Recently, I attended the candidate forum hosted by the League of Women Voters in Charles Town. Although in all likelihood there are few, if any, new votes to be had there by the candidates, the forum has value in that it provides a venue for citizens to learn about issues. On more than one occasion that evening a spokesperson for the League mentioned that the organization is “non-partisan.” That means that it has at least one thing in common with the local Tea Party group.
Delegate Stephen Skinner, although running unopposed in the primary, was permitted to make a brief statement. This is a departure from past procedures on the part of the League, and in my humble opinion it is a welcome change for the better. The League expressed the opinion that if one candidate doesn’t bother to show up, it gives the opposing candidate that made the effort to show up an “unfair advantage.” I can’t figure out that line of reasoning; showing up gives one an unfair advantage. Go figure.

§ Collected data
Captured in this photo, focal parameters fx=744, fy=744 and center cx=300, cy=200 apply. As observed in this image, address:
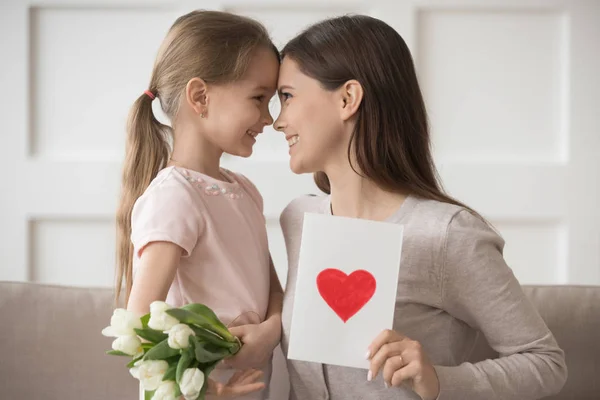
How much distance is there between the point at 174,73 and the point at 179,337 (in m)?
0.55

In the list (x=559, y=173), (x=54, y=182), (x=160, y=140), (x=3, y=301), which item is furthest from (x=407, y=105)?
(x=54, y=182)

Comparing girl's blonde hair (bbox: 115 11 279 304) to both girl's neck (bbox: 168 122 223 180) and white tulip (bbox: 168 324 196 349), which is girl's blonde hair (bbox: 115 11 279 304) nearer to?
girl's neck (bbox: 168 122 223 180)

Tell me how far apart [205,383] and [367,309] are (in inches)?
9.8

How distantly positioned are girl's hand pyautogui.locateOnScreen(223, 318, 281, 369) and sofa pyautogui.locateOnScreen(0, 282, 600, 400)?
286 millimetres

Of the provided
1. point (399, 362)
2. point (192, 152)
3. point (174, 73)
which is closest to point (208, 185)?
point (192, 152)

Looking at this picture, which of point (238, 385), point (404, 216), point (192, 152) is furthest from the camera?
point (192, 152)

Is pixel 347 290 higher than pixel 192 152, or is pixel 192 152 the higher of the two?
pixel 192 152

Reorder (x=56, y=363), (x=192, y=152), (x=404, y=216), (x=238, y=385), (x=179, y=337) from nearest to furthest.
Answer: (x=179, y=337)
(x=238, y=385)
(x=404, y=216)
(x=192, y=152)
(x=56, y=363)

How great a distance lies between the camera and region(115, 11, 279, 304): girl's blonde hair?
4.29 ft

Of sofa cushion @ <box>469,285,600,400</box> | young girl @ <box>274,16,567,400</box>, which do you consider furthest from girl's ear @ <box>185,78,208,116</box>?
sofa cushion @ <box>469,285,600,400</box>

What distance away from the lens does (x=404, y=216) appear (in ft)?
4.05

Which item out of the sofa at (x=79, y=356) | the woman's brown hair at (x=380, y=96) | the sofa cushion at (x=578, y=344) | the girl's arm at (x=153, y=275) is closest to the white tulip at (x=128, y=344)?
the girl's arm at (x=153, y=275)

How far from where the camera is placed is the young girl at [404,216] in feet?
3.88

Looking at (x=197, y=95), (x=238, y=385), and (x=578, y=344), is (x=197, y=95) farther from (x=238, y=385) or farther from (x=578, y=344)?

§ Problems to solve
- A) List every distinct proper name of a person, place, or organization that appears in the piece on the candidate forum.
- B) Duplicate the piece on the candidate forum from "Delegate Stephen Skinner, although" to "advantage. Go figure.".
- C) Answer these questions using the piece on the candidate forum.
(i) In what town was the forum held?
(ii) Whom was Stephen Skinner running against in the primary?
(iii) According to the League, what does a candidate who shows up gain when the opponent does not?

§ Solutions to the problems
- A)
League of Women Voters
Charles Town
Tea Party
Stephen Skinner

- B)
Delegate Stephen Skinner, although running unopposed in the primary, was permitted to make a brief statement. This is a departure from past procedures on the part of the League, and in my humble opinion it is a welcome change for the better. The League expressed the opinion that if one candidate doesn’t bother to show up, it gives the opposing candidate that made the effort to show up an “unfair advantage.” I can’t figure out that line of reasoning; showing up gives one an unfair advantage. Go figure.

- C)
(i) Charles Town
(ii) No one; he was running unopposed.
(iii) An "unfair advantage"